**Requirement 1:**
In the listing, change "tomato" to "fruit" throughout the stretch from the line containing "What is the distance from the camera's" through the end of the listing, and leave everything else unchanged.

**Passage:**

* BEGIN *

I say that as a sometimes-librarian, in the facet of "Mein Kampf is good to have around because it's part of history, shines a light on the worst of us, and people are curious, plus it's objectively bad and undermines fascist arguments". It's a hot button and understandably so, but the going logic in libraries has been for many, many years to have it available, and I think that's a prudent choice for that case.
I also say that as an exvangelical who leans on the side of book burning for the singular title To Train Up a Child--lean, but come back, because it's horrible to read, but it helps me understand depths of religious trauma that I was able to bypass, which gives me the full picture of religious trauma, not just my own. Like Mein Kampf, it is also just. *Tremendously* evident to anyone not already entrenched in Gothardism that these people are full-blown whackadoodle and should be hung by the neck until sorry...
...or it *should* be, but can it be trusted to be understood?
I know we're talking about conservatives, but the really unifying and worrying thing we have going on right now is the death of media literacy. If honest to God *editors* are looking at Lolita and going "This is a book written to glorify pedophilia and should be burned", if the people in charge are missing the point that hard, we are in some deep shit.

* END *

**Records for processing:**

* BEGIN *

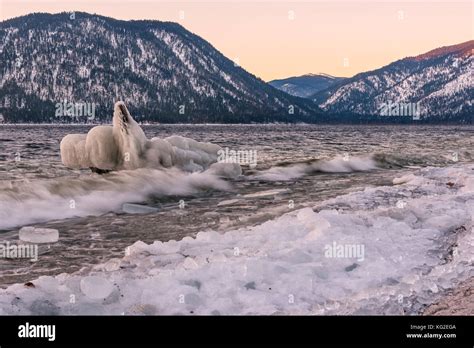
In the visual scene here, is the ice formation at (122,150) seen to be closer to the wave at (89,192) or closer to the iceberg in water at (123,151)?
the iceberg in water at (123,151)

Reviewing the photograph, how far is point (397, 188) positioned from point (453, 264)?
11150mm

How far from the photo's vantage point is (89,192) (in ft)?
66.9

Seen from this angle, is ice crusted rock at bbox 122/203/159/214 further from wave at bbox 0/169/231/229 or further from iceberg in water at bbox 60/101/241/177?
iceberg in water at bbox 60/101/241/177

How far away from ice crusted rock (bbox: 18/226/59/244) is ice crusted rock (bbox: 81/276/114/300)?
5.44 metres

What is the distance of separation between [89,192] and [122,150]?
6213 millimetres

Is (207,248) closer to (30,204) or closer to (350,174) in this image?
(30,204)

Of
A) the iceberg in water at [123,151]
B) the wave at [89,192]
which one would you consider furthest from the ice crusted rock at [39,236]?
the iceberg in water at [123,151]

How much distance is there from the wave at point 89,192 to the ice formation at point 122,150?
1.52 m

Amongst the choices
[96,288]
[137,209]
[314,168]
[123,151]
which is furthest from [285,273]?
[314,168]

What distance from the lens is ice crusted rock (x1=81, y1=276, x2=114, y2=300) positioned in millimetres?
7207

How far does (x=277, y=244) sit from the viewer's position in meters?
10.3
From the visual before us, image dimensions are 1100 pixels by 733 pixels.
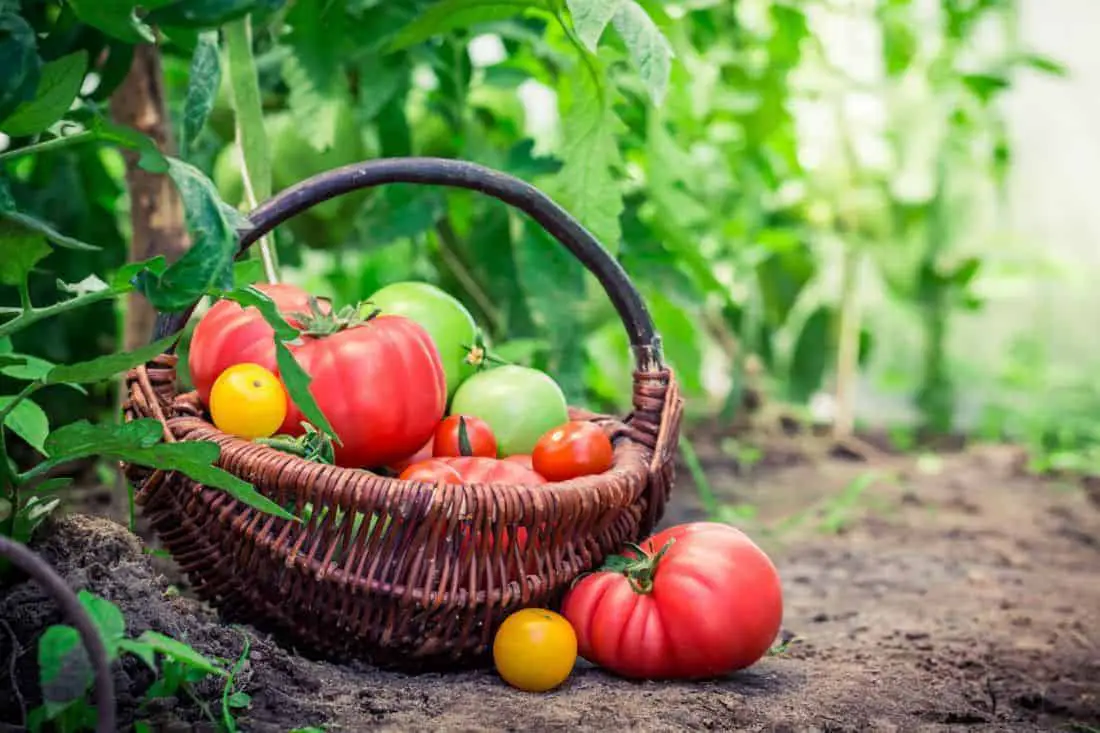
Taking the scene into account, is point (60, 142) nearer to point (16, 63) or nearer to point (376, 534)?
point (16, 63)

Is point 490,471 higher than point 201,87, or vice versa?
point 201,87

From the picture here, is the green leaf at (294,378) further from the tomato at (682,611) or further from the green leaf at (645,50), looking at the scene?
the green leaf at (645,50)

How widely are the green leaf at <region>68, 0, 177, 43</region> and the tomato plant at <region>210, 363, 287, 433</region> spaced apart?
16.1 inches

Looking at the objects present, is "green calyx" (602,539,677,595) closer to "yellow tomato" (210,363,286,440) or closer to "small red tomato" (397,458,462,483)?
"small red tomato" (397,458,462,483)

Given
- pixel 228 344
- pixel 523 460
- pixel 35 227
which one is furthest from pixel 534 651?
pixel 35 227

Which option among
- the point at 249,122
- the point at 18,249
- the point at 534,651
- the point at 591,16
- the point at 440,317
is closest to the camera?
the point at 18,249

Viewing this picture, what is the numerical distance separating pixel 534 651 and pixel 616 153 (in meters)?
0.82

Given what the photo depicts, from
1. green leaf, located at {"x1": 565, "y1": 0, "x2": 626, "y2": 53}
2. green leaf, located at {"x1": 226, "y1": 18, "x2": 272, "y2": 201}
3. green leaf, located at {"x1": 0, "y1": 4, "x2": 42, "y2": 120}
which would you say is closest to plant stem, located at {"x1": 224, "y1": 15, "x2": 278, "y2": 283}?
green leaf, located at {"x1": 226, "y1": 18, "x2": 272, "y2": 201}

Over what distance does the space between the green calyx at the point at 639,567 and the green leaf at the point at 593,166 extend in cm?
53

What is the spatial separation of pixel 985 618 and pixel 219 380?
4.23 ft

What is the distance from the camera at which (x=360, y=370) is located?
139 cm

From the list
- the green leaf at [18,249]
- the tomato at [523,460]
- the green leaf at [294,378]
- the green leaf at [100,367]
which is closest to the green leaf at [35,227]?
the green leaf at [18,249]

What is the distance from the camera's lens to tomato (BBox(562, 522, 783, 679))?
52.7 inches

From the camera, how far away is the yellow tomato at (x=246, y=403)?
134 cm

* END *

**Requirement 2:**
Continue the post about book burning and media literacy from the point where it stops.

**Response 1:**
What is the distance from the camera's lens to fruit (BBox(562, 522, 783, 679))?
52.7 inches

From the camera, how far away is the yellow fruit at (x=246, y=403)?
134 cm

**Response 2:**
I could go all the way out and say the Bible is available absolutely everywhere, to the point that you're encouraged to steal them from hotel rooms if your name or Biblical name is Gideon, and that it has supported white supremacy against its will for many, many years, but I don't want to sound pretentious, and it's not the Bible's fault. Nobody I knew in The Cults wanted to read it in context, they just used deliberate (or, in the sad cases, completely unaware and righteous) cherry-picking and "interpretation" to support hateful beliefs they already had. It's a hell of a lot of weight to put on a book so old they used to have to write it on dead sheeps.
“Authors should not be ALLOWED to write about–” you are an anti-intellectual and functionally a conservative
“This book should be taken off of shelves for featuring–” you are an anti-intellectual and functionally a conservative
“Schools shouldn’t teach this book in class because–” you are an anti-intellectual and functionally a conservative
“Nobody actually likes or wants to read classics because they’re–” you are an anti-intellectual and an idiot
“I only read YA fantasy books because every classic novel or work of literary fiction is problematic and features–” you are an anti-intellectual and you are robbing yourself of the full richness of the human experience.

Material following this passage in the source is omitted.